Furti ai turisti in metropolitana: arrestata la banda

Le indagini hanno avuto origine dalla denuncia di un connazionale costretto a delinquere per la banda.

Cronaca 19 Dicembre 2019 ore 11:32

Furti ai turisti in metropolitana: arrestata la banda.

Furti ai turisti in metropolitana: arrestata la banda

MILANO – Devono rispondere dell’accusa di associazione a delinquere finalizzata alla commissione di reati contro il patrimonio, in particolare furti con destrezza a danno di turisti all’interno delle metropolitane, otto cittadini di origine bosniaca arrestati dalla polizia.

Una ricercata arrestata all’aeroporto di Lisbona

L’ordinanza di custodia cautelare emessa nei confronti degli indagati è stata eseguita anche con la collaborazione del Servizio per la Cooperazione Internazionale di Polizia. Su indicazione della Squadra Mobile di Milano, una ricercata è stata arrestata all’aeroporto di Lisbona in partenza per Londra e un’altra è stata fermata a Barcellona, dove avevano delle ville di proprietà.

La denuncia del connazionale

L’indagine ha origine da una denuncia per estorsione presentata da una giovane di origini bosniache nei confronti di altri connazionali che la costringevano a delinquere per loro.

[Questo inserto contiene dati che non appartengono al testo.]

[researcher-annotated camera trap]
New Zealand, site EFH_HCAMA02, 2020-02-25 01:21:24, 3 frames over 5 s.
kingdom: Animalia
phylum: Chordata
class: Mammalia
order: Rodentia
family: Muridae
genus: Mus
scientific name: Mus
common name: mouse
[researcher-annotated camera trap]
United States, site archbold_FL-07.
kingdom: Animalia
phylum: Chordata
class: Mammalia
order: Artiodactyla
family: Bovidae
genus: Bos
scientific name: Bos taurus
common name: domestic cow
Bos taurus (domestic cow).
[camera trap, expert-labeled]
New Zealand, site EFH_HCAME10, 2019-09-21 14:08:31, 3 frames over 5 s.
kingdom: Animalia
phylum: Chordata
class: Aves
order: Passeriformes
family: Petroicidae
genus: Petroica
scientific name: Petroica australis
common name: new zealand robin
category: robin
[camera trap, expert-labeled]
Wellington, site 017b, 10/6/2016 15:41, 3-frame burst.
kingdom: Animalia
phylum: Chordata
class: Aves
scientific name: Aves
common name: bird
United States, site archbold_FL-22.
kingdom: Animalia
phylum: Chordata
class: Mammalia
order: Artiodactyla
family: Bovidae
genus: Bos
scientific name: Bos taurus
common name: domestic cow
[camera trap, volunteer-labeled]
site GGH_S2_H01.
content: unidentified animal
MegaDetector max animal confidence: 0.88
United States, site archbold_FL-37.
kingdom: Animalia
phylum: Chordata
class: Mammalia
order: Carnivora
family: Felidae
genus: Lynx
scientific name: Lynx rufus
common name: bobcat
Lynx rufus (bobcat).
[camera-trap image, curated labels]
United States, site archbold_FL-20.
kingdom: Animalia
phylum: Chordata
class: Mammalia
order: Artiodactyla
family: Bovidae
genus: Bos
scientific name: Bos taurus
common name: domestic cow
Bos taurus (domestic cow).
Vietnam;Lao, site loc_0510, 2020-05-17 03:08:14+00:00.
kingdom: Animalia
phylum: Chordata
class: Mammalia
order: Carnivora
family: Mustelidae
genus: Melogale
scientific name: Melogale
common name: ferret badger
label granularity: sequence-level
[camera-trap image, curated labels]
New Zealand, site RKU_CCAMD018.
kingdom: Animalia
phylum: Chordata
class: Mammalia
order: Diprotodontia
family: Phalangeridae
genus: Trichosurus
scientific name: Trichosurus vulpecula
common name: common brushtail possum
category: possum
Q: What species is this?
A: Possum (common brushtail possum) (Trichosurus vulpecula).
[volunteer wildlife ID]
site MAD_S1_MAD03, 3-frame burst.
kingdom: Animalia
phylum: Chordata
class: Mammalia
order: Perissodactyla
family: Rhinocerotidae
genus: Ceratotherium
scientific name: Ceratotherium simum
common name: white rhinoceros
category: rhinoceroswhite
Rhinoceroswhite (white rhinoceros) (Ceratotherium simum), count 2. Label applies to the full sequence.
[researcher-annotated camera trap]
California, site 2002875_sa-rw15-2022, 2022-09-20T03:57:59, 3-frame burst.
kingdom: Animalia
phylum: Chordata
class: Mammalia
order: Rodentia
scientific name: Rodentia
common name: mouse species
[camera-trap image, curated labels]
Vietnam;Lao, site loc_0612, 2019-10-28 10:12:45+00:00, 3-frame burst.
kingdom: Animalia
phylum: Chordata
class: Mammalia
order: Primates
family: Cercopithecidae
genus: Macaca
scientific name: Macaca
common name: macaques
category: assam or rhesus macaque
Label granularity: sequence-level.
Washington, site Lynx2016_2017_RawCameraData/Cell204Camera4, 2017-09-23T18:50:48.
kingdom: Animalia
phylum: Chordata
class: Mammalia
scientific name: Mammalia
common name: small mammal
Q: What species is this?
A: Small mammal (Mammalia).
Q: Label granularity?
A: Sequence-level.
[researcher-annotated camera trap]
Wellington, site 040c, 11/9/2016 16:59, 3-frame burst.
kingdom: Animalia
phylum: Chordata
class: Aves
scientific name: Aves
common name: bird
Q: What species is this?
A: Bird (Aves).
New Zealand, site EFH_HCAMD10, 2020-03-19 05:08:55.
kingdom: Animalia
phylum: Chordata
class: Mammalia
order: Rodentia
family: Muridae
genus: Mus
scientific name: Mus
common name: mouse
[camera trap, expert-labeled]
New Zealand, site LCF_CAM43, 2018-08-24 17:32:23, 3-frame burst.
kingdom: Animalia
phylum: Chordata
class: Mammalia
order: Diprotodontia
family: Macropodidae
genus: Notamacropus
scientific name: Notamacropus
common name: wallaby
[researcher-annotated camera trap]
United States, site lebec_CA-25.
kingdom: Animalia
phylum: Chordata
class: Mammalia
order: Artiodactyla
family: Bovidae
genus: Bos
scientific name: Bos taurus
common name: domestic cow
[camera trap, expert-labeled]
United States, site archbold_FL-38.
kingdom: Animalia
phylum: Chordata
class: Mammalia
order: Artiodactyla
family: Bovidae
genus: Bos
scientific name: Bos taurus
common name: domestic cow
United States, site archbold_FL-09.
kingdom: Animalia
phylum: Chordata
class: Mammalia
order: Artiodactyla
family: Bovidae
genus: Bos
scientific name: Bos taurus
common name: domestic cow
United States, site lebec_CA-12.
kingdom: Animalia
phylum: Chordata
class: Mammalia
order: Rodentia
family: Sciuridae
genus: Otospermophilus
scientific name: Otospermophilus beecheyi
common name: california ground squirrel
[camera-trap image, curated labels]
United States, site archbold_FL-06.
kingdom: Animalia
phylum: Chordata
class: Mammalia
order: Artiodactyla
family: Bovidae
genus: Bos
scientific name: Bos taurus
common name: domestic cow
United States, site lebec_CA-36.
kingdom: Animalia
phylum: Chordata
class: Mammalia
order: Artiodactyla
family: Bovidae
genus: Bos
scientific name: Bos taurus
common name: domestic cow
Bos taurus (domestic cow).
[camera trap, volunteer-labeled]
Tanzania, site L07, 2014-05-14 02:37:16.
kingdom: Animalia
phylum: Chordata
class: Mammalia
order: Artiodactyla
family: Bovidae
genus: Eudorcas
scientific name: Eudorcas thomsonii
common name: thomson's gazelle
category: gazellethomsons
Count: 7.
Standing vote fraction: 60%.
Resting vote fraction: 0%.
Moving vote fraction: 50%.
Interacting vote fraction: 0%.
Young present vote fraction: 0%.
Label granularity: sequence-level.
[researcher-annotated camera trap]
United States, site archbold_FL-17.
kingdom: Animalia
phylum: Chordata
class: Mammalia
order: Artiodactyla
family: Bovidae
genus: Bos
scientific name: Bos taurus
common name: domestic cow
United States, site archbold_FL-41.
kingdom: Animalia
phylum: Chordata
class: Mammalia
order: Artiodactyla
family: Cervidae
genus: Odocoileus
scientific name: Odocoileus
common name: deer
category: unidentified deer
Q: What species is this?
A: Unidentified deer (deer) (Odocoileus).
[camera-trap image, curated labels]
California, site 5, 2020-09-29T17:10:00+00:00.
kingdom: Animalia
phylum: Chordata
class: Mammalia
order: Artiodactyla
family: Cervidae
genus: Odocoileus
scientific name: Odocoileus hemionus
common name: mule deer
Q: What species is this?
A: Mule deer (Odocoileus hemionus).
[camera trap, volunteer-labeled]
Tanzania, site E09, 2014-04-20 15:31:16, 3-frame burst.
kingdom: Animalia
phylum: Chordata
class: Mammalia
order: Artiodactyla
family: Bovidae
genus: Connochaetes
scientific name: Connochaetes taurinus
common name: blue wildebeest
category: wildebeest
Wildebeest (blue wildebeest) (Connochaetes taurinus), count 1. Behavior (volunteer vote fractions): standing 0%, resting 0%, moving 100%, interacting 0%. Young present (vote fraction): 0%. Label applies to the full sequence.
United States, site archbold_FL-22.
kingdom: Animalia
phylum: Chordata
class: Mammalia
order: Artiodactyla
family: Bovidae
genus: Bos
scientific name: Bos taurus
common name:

Chiedevano infatti una somma di denaro in cambio dell’autorizzazione a vivere e rubare nella città di Milano, dopo essersi “formata” nel settore specializzato dei furti presso le metropolitane di Roma sotto la protezione del suo capo, O.M.

Una serie indeterminata di furti a Milano, Venezia e Genova

Dalle attività tecniche di intercettazione, è emerso che il capo O.M. e i suoi famigliari, tra cui il figlio O.S., minorenne all’epoca dei fatti, i nipoti O.A. e O.R., le rispettive mogli e compagne, avevano costituito una associazione finalizzata alla commissione di una serie indeterminata di furti a Milano, Venezia e Genova.

Le vittime

Soprattutto turisti, prevalentemente stranieri, ritenuti meno attenti e con maggiore disponibilità di denaro contante. L’ associazione era fondata su un vincolo famigliare tra i consociati, tutti dimoranti presso domicili, tra cui uno in via Famagosta al 4 a Milano, e in possesso di veicoli comuni per gli spostamenti necessari per il compimento dei reati. A volte alloggiavano in alberghi o abitazioni gestite da persone compiacenti.

Nell’organizzazione anche minorenni

Nel gruppo erano presenti anche minorenni che attraverso i cellulari comunicavano a capi i propri spostamenti e quelli delle forze dell’ordine, oltre alla presenza di potenziali vittime dei furti. Le zone del centro erano inoltre suddivise in altrettante aree di competenza.

Meccanismi fondati sulla conoscenza del sistema penale italiano

Infine, a dimostrazione di un meccanismo ben collaudato e fondato sulla buona conoscenza del sistema penale italiano (con riferimento alla tutela delle donne incinte e madri di bambini in tenera età) è stato accertato il ricorso a babysitter che, oltre a occuparsi sin dalla nascita della gestione dei figli minori dei sodali, all’occorrenza avevano il compito di condurre immediatamente il neonato da un’altra donna rom, che a sua volta doveva portare il bambino presso l’ufficio di polizia in cui si trovava la madre arrestata, così da ottenere un differimento di pena o la denuncia in stato di libertà in alternativa all’arresto in flagranza. Il tutto sotto la regia degli uomini.